** Image-linked spatial questions **
• • • •

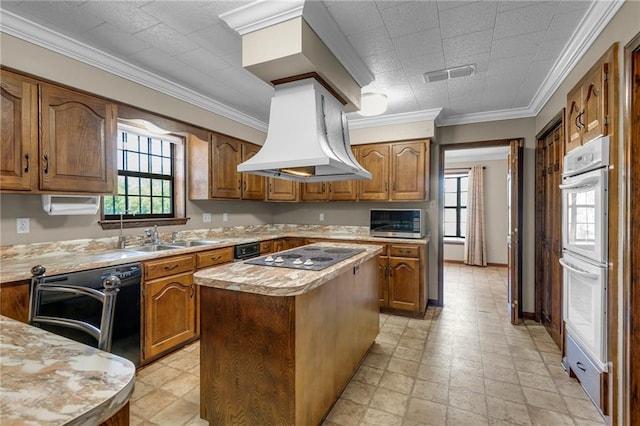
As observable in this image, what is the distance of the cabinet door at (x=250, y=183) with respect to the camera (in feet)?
13.4

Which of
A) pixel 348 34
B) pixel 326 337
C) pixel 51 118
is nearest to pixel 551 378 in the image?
pixel 326 337

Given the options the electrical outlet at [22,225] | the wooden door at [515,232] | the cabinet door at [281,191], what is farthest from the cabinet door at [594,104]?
the electrical outlet at [22,225]

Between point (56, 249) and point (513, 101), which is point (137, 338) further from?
point (513, 101)

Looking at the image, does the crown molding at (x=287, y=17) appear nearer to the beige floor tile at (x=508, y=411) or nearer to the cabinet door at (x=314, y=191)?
the cabinet door at (x=314, y=191)

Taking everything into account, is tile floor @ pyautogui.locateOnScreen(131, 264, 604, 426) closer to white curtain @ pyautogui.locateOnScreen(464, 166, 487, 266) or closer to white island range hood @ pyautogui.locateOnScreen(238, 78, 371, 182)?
white island range hood @ pyautogui.locateOnScreen(238, 78, 371, 182)

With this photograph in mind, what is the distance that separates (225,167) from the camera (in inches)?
148

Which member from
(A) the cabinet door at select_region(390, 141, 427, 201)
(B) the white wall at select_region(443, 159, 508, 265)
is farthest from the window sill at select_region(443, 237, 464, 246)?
(A) the cabinet door at select_region(390, 141, 427, 201)

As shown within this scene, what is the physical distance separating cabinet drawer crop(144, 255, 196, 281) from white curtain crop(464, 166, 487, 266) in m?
5.91

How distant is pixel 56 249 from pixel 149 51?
5.71 ft

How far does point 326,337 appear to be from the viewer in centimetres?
186

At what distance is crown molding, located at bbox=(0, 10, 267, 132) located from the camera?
199 centimetres

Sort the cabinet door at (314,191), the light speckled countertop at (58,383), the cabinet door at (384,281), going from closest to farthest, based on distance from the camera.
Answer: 1. the light speckled countertop at (58,383)
2. the cabinet door at (384,281)
3. the cabinet door at (314,191)

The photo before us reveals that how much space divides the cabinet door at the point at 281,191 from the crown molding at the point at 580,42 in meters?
3.13

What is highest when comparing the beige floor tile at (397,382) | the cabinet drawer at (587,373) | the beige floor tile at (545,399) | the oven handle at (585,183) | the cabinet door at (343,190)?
the cabinet door at (343,190)
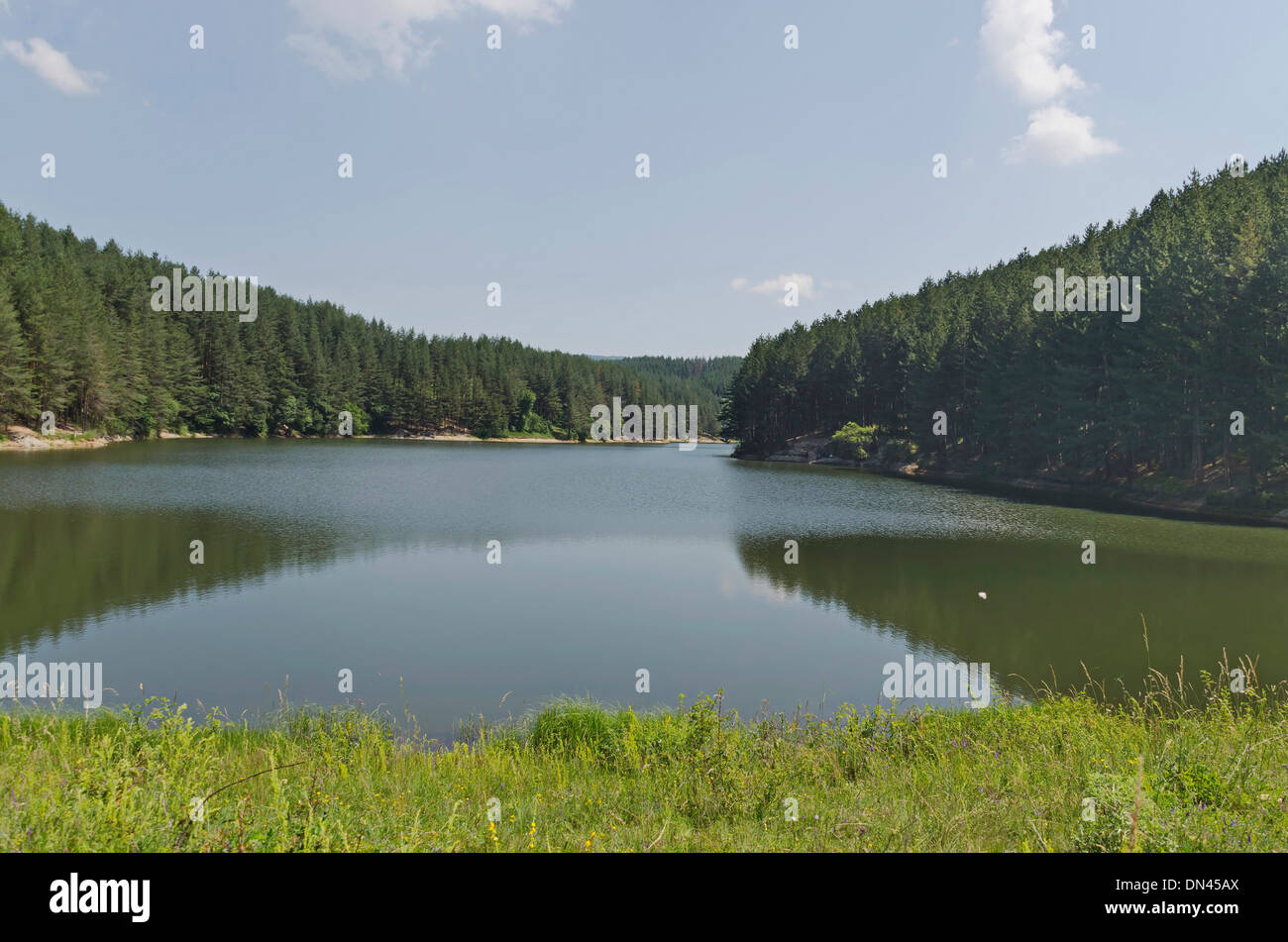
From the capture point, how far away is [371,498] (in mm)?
38844

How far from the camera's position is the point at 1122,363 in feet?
158

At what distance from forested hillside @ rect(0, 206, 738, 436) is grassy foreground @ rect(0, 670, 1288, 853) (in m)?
74.1

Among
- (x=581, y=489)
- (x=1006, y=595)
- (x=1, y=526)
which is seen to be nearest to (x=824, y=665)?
(x=1006, y=595)

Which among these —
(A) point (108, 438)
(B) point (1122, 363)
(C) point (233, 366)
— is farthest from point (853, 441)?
(C) point (233, 366)

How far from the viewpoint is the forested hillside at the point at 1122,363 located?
3969 cm

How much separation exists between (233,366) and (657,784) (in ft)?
386

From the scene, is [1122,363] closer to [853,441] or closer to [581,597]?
[853,441]

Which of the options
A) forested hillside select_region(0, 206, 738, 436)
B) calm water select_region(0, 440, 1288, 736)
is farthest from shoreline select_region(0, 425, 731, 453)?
calm water select_region(0, 440, 1288, 736)

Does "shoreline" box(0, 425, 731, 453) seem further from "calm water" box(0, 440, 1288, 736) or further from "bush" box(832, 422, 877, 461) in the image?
"bush" box(832, 422, 877, 461)

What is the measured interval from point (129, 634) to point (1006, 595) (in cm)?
2175

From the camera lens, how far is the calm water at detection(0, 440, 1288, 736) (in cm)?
1316
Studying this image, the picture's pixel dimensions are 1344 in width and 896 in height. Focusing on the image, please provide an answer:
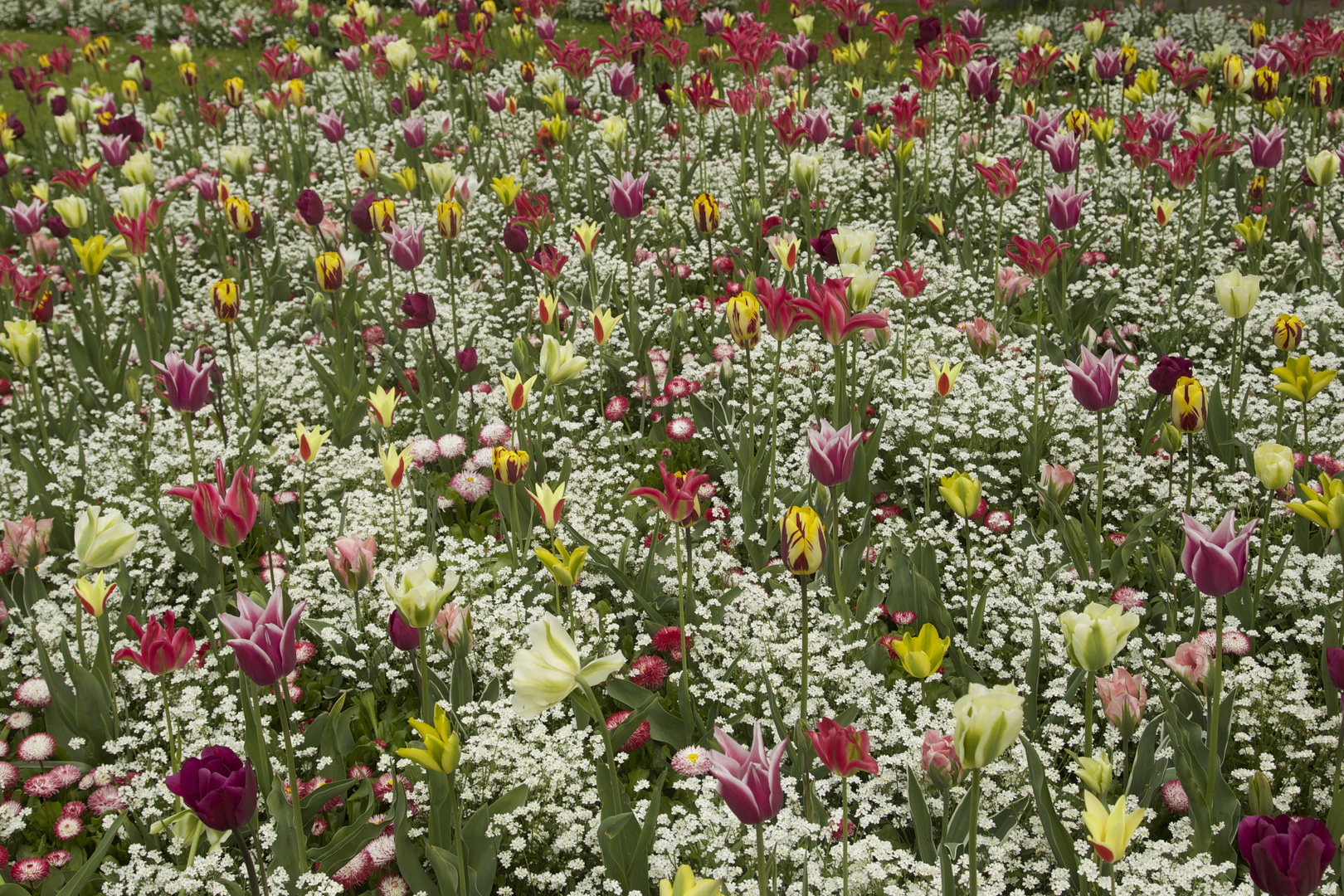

• • • •

** Exercise goal **
State only how many lines in the items above contain the string "feet", treating uppercase and lowercase as different.

** Task output **
2